McMahon told the press, “This market is rapidly expanding, and building more capabilities is more important than ever,” McMahon says. “Both companies follow similar philosophies and grew up in similar ecosystems, and now we’re bringing those cultures together.”

He continued, “Telematics is absolutely the future of commercial auto and rideshare, and it’s kind of a step up beyond the normal telematics."

McMahon added, “We will not only widen our lead in smartphone telematics, but also use our combined talent to invent new products for risk measurement, contextual telematics, and crash mitigation across emerging mobile, IoT, connected-car, video, and sensing technologies.”
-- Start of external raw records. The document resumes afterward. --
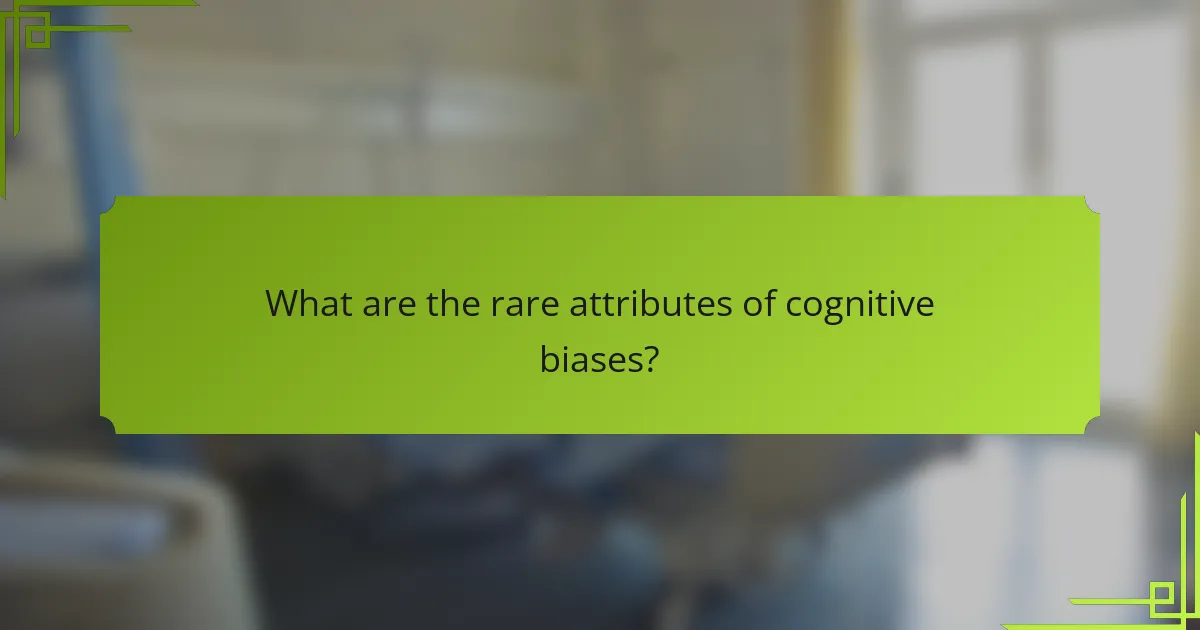 What are the rare attributes of cognitive biases?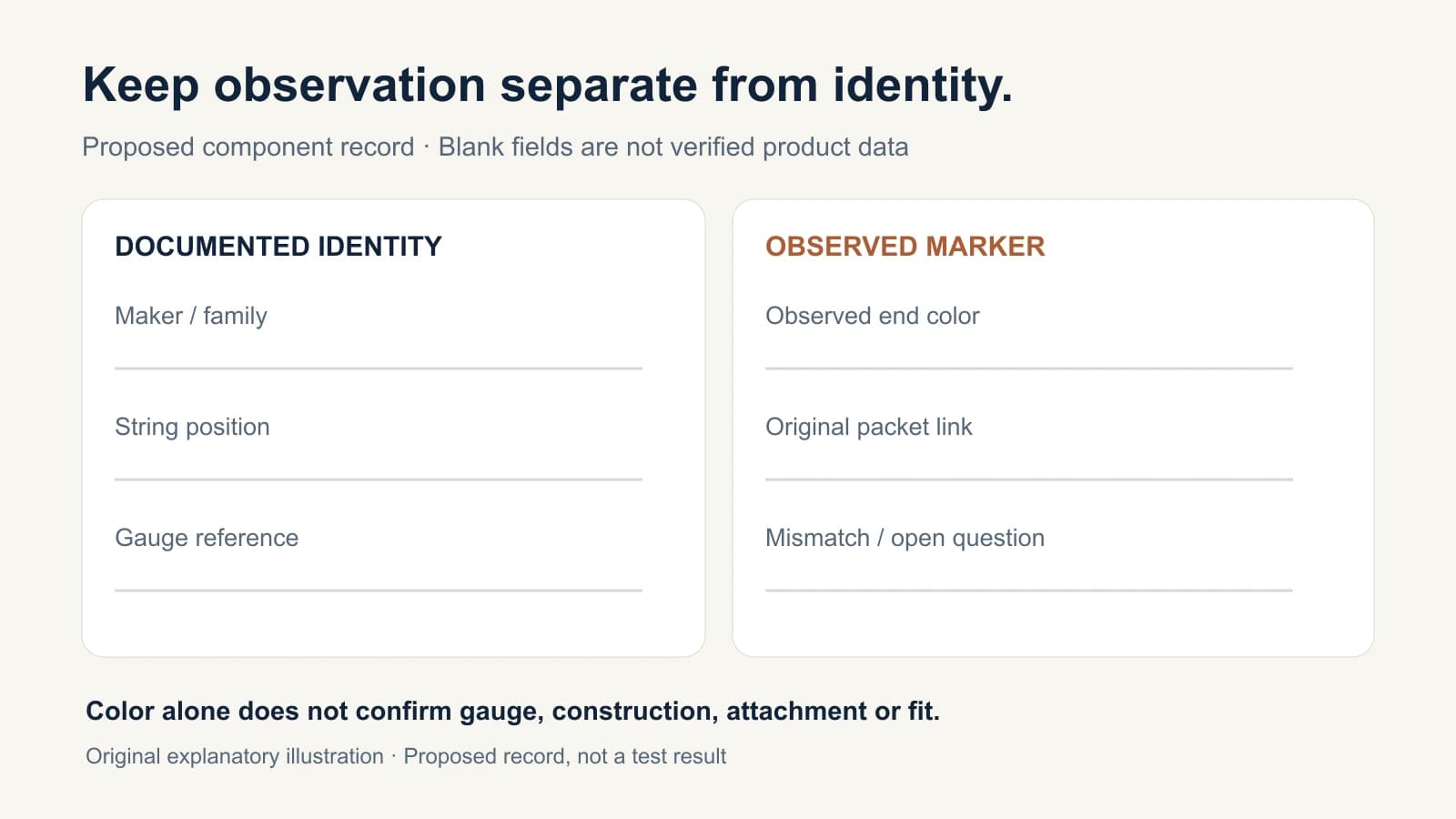 Keep observation separate from identity.

Proposed component record · Blank fields are not verified product data

DOCUMENTED IDENTITY

Maker / family
____

String position
____

Gauge reference
____

OBSERVED MARKER

Observed end color
____

Original packet link
____

Mismatch / open question
____

Color alone does not confirm gauge, construction, attachment or fit.

Original explanatory illustration · Proposed record, not a test result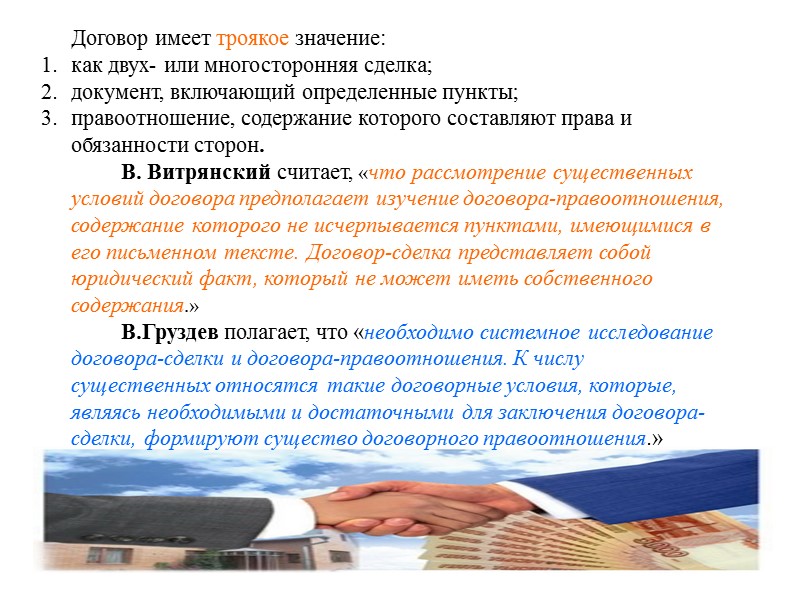 Договор имеет троякое значение:
1. как двух- или многосторонняя сделка;
2. документ, включающий определенные пункты;
3. правоотношение, содержание которого составляют права и обязанности сторон.

В. Витрянский считает, «что рассмотрение существенных условий договора предполагает изучение договора-правоотношения, содержание которого не исчерпывается пунктами, имеющимися в его письменном тексте. Договор-сделка представляет собой юридический факт, который не может иметь собственного содержания.»

В.Груздев полагает, что «необходимо системное исследование договора-сделки и договора-правоотношения. К числу существенных относятся такие договорные условия, которые, являясь необходимыми и достаточными для заключения договора-сделки, формируют существо договорного правоотношения.»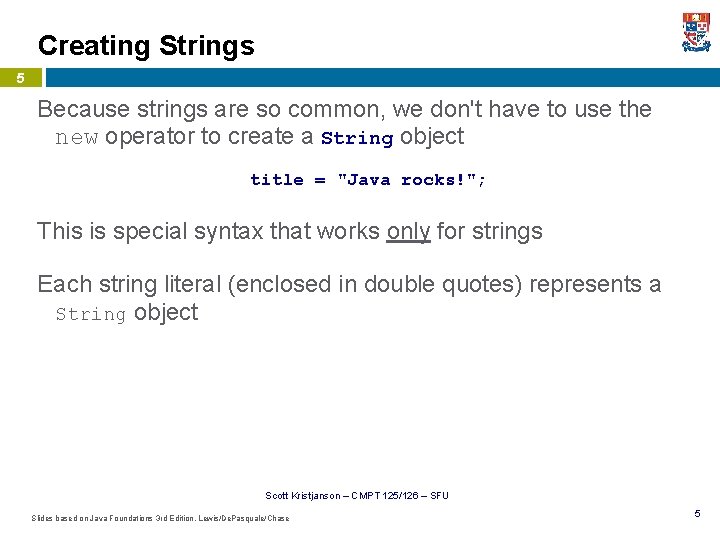 Creating Strings

5

Because strings are so common, we don't have to use the new operator to create a String object

title = "Java rocks!";

This is special syntax that works only for strings

Each string literal (enclosed in double quotes) represents a String object

Scott Kristjanson – CMPT 125/126 – SFU

Slides based on Java Foundations 3rd Edition, Lewis/DePasquale/Chase

5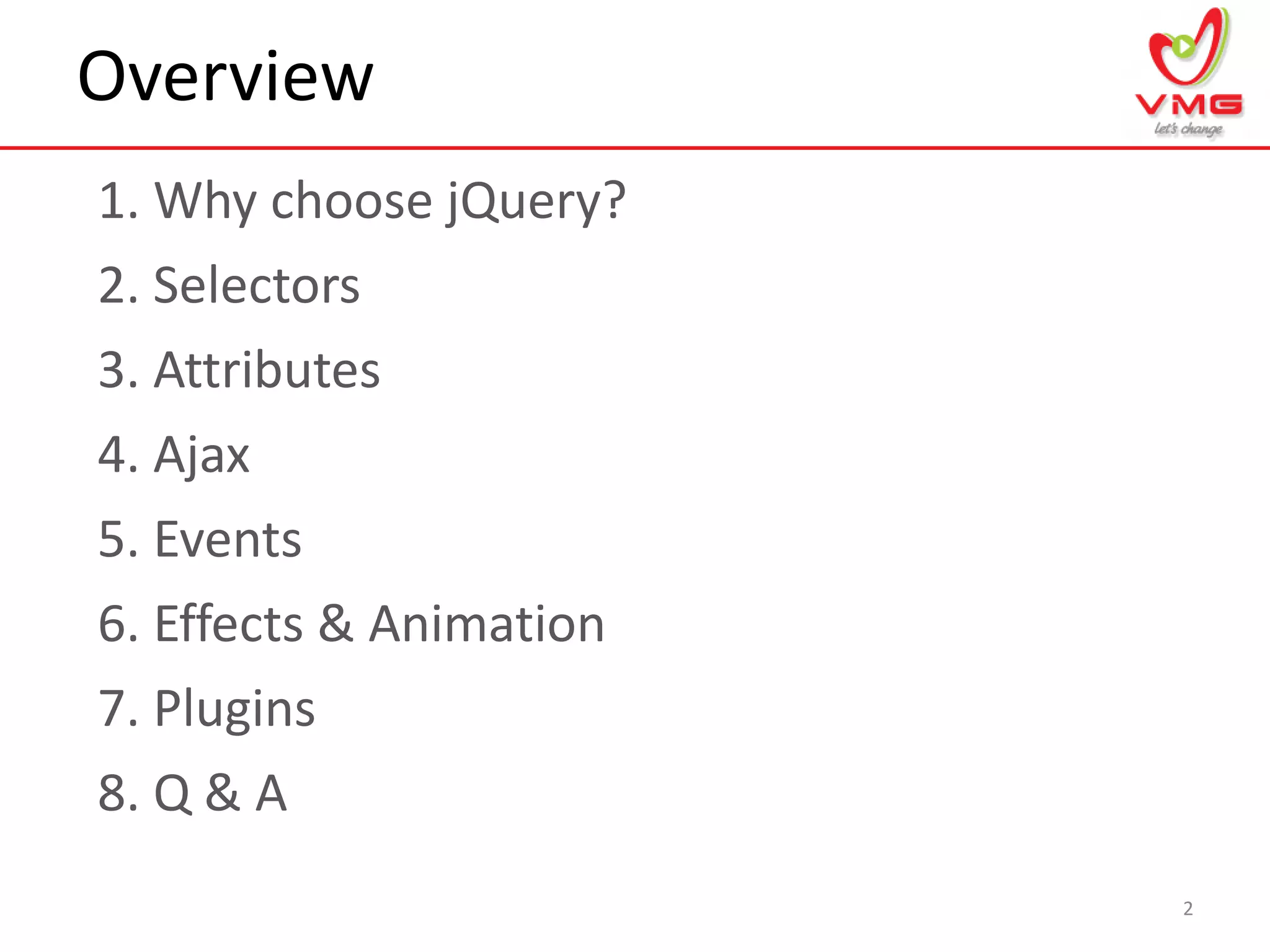 Overview

VMG
let's change

1. Why choose jQuery?
2. Selectors
3. Attributes
4. Ajax
5. Events
6. Effects & Animation
7. Plugins
8. Q & A

2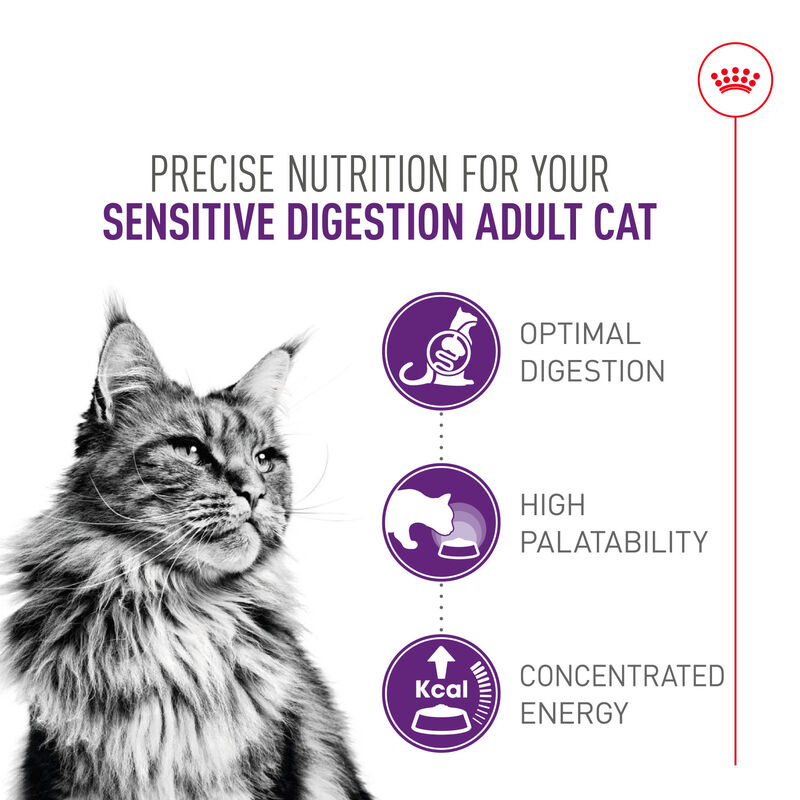 PRECISE NUTRITION FOR YOUR
SENSITIVE DIGESTION ADULT CAT

OPTIMAL DIGESTION

HIGH PALATABILITY

Kcal

CONCENTRATED ENERGY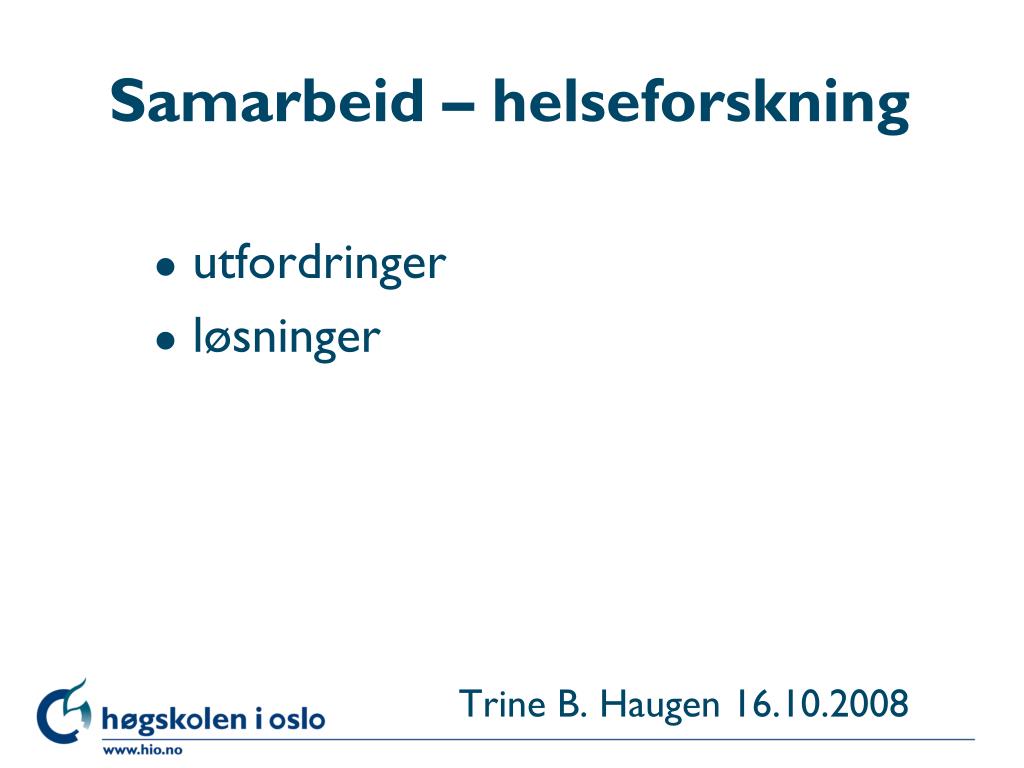 Samarbeid – helseforskning

- utfordringer
- løsninger

Trine B. Haugen 16.10.2008

høgskolen i oslo
www.hio.no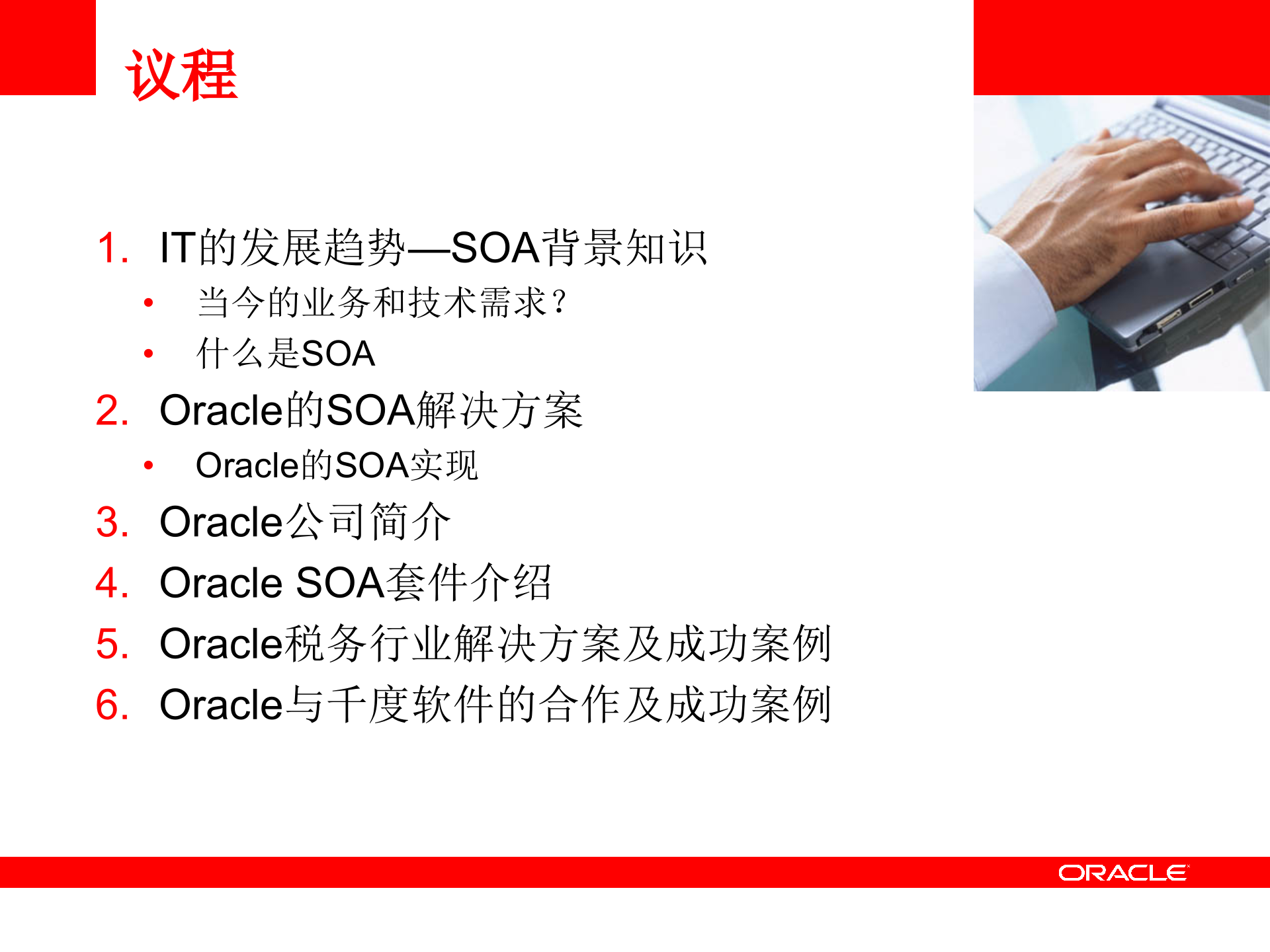 议程

1. IT的发展趋势—SOA背景知识
• 当今的业务和技术需求?
• 什么是SOA
2. Oracle的SOA解决方案
• Oracle的SOA实现
3. Oracle公司简介
4. Oracle SOA套件介绍
5. Oracle税务行业解决方案及成功案例
6. Oracle与千度软件的合作及成功案例

ORACLE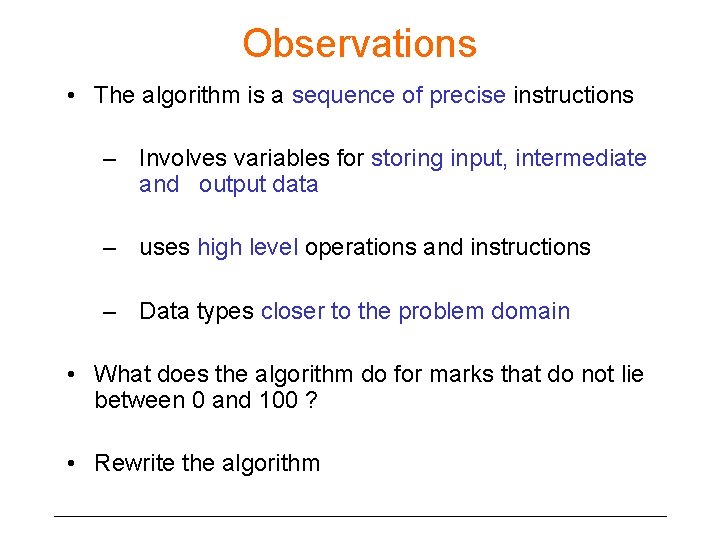 Observations

• The algorithm is a sequence of precise instructions

– Involves variables for storing input, intermediate and output data

– uses high level operations and instructions

– Data types closer to the problem domain

• What does the algorithm do for marks that do not lie between 0 and 100 ?

• Rewrite the algorithm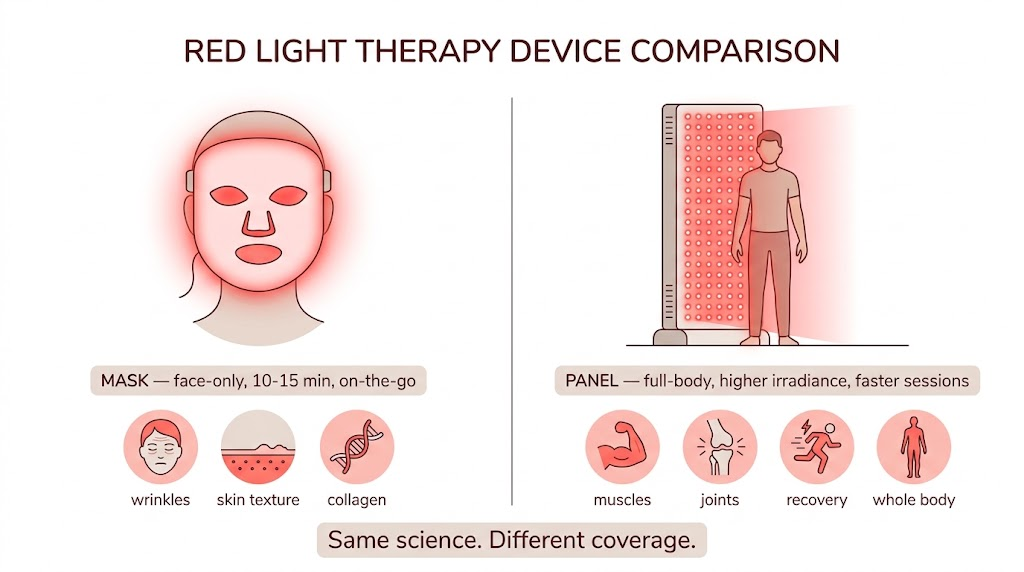 RED LIGHT THERAPY DEVICE COMPARISON

MASK — face-only, 10-15 min, on-the-go

wrinkles

skin texture

collagen

PANEL — full-body, higher irradiance, faster sessions

muscles

joints

recovery

whole body

Same science. Different coverage.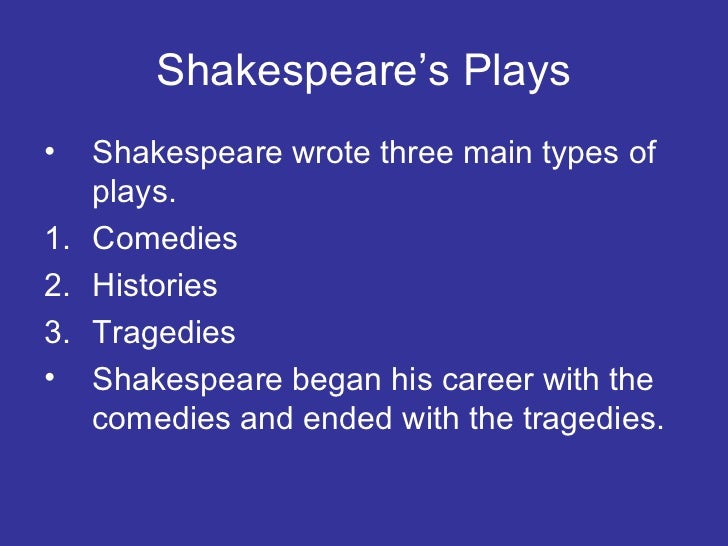 Shakespeare’s Plays

• Shakespeare wrote three main types of plays.
1. Comedies
2. Histories
3. Tragedies
• Shakespeare began his career with the comedies and ended with the tragedies.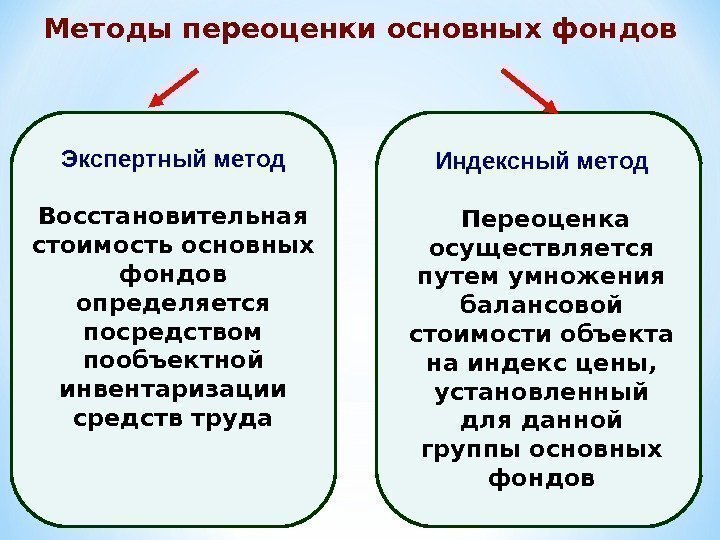 Методы переоценки основных фондов

Экспертный метод

Восстановительная стоимость основных фондов определяется посредством пообъектной инвентаризации средств труда

Индексный метод

Переоценка осуществляется путем умножения балансовой стоимости объекта на индекс цены, установленный для данной группы основных фондов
Five reasons why telematics is in demand

  1. It reduces fuel costs and increases operational efficiency. This is a consideration for most commercial fleets given the rising costs of fuel
  2. The technology enables fleet managers to plan operations with greater precision by providing exact locations, timescales, and speeds of vehicles. 
  3. It improves driving standards and monitors driver behaviour, reducing detours and ensuring responsible driving. 
  4. It helps fleet health and maintenance by monitoring the health of operational vehicles.
  5. It increases corporate social responsibility in terms of care for the driver, the vehicle, the impact of driving in terms of emissions, and also the security of the vehicle itself.